EXERCISE MATERIAL:
========
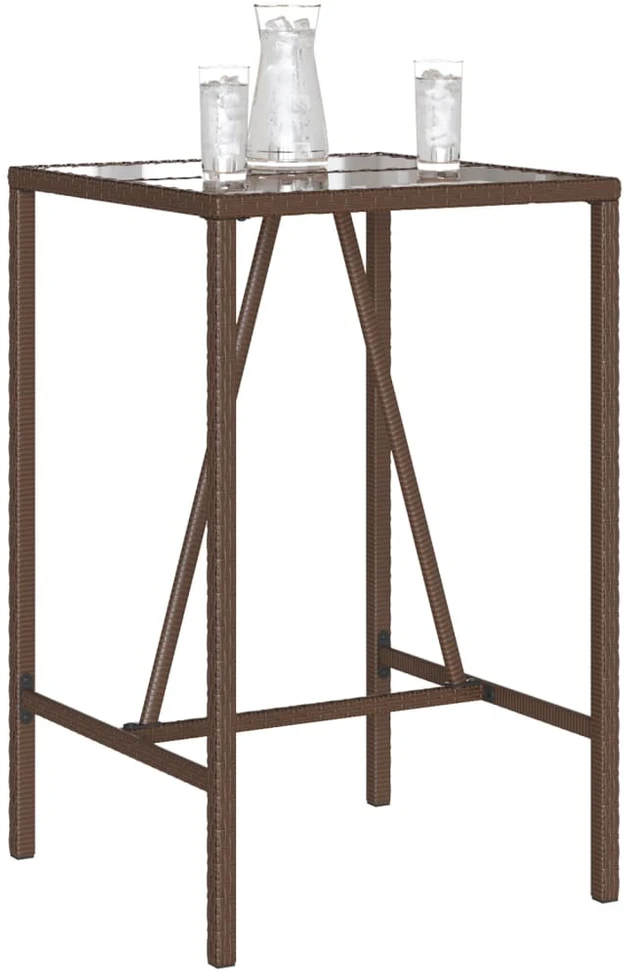Lauko baro stalas, rudos spalvos, 70x70x110cm, poliratanas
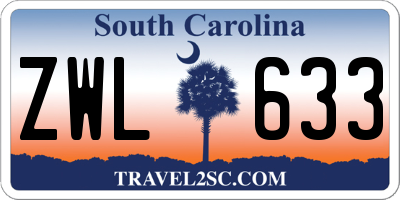 SC license plate ZWL633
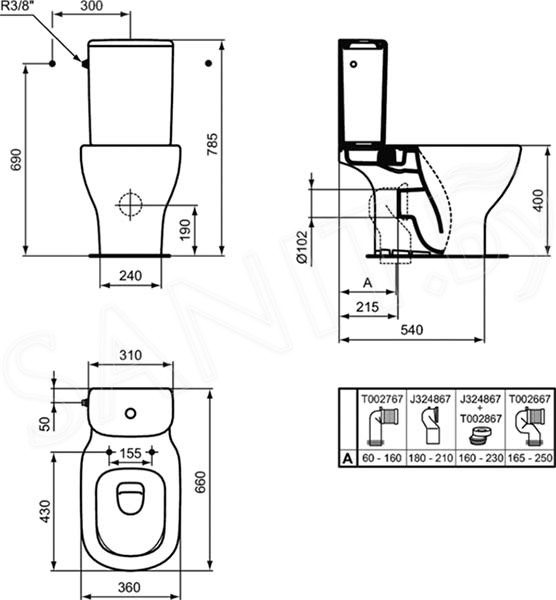 Ideal Standard Tesi Aquablade (79330087) Габаритні розміри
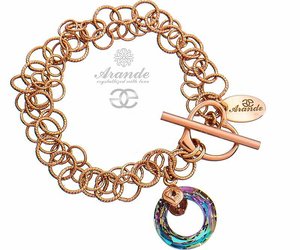 CRYSTALS BEAUTIFUL BRACELET VITRAIL RING ROSE GOLD SILVER
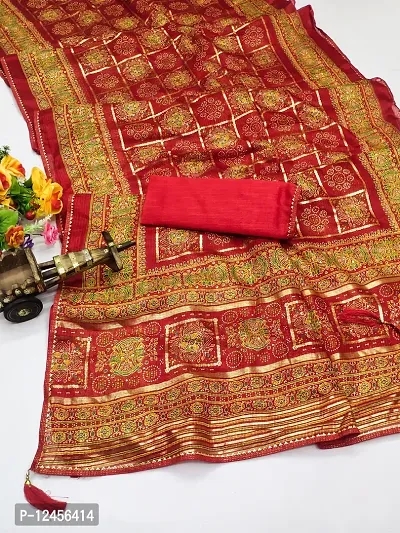 Kanooda Prints Fancy Kota Doria Silk Woven Design Saree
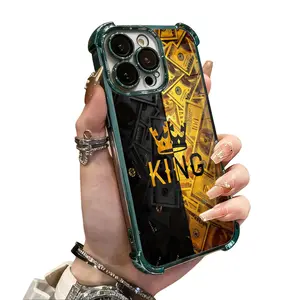 Black Gold Split Dollar Bill King Crown Print Clear Phone Case, Reinforced Four Corner Shockproof Soft Transparent Silicone Cover Fits iPhone 17/16/15/14/13/12/11/X/Xsmax Plus Pro ProMax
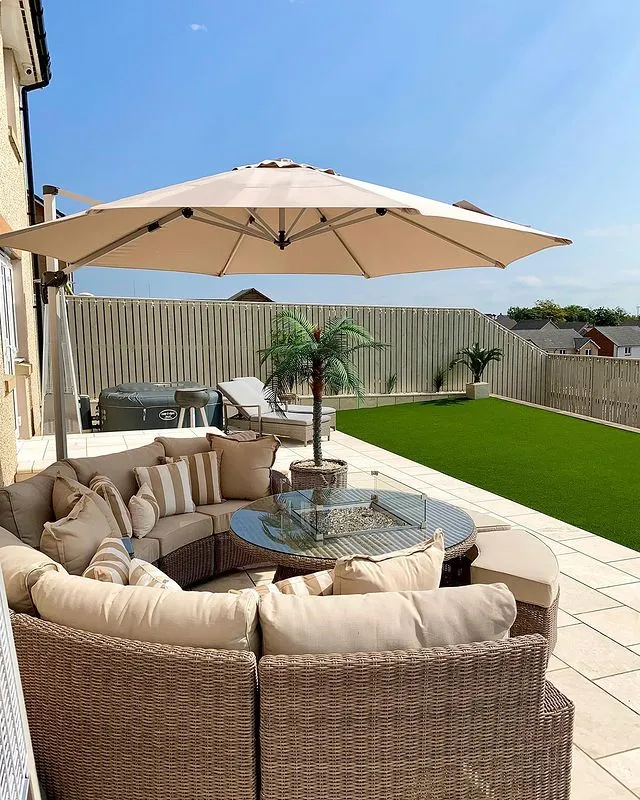 Cantilever Parasol 300 cm SAVONA Dark Beige_798268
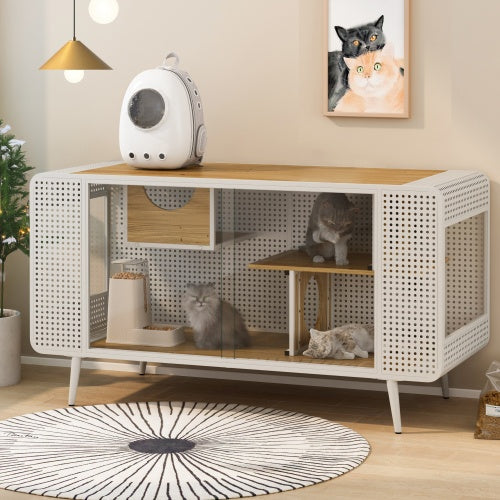 Spacious Cat House with Tempered Glass Doors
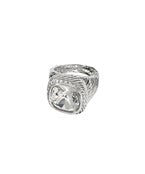 SILVER SQUARE STRETCH RING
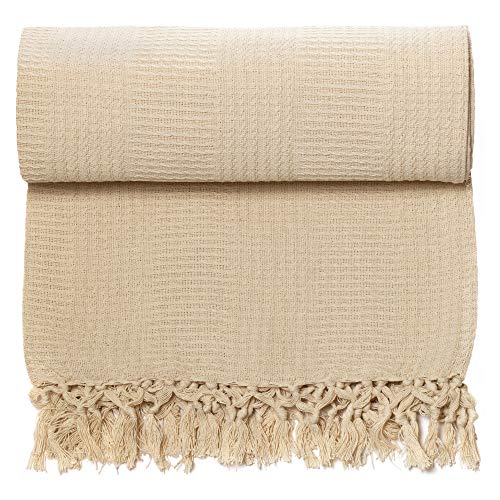 Whisper Organics Organic Cotton Throw Blanket G.O.T.S. Certified (60x80, Natural)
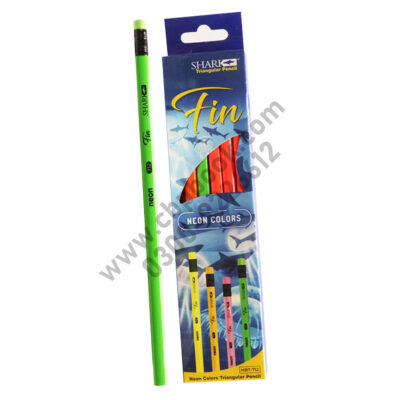 SHARK Fin Neon Colors Triangular Pencils HBT-712 - Pack of 12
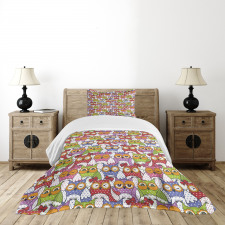 Ornate Owl Polka Dots Bedspread Set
========
EXERCISE BRIEF:
Rewrite the entries above as a Markdown table with two columns, Row for the row number and Text for the line. Leave out the pictures and skip any line left blank.

SOLUTION TO THE PROBLEM:
| Row | Text |
|---|---|
| 1 | Lauko baro stalas, rudos spalvos, 70x70x110cm, poliratanas |
| 2 |  SC license plate ZWL633 |
| 3 |  Ideal Standard Tesi Aquablade (79330087) Габаритні розміри |
| 4 |  CRYSTALS BEAUTIFUL BRACELET VITRAIL RING ROSE GOLD SILVER |
| 5 |  Kanooda Prints Fancy Kota Doria Silk Woven Design Saree |
| 6 |  Black Gold Split Dollar Bill King Crown Print Clear Phone Case, Reinforced Four Corner Shockproof Soft Transparent Silicone Cover Fits iPhone 17/16/15/14/13/12/11/X/Xsmax Plus Pro ProMax |
| 7 |  Cantilever Parasol 300 cm SAVONA Dark Beige_798268 |
| 8 |  Spacious Cat House with Tempered Glass Doors |
| 9 |  SILVER SQUARE STRETCH RING |
| 10 |  Whisper Organics Organic Cotton Throw Blanket G.O.T.S. Certified (60x80, Natural) |
| 11 |  SHARK Fin Neon Colors Triangular Pencils HBT-712 - Pack of 12 |
| 12 |  Ornate Owl Polka Dots Bedspread Set |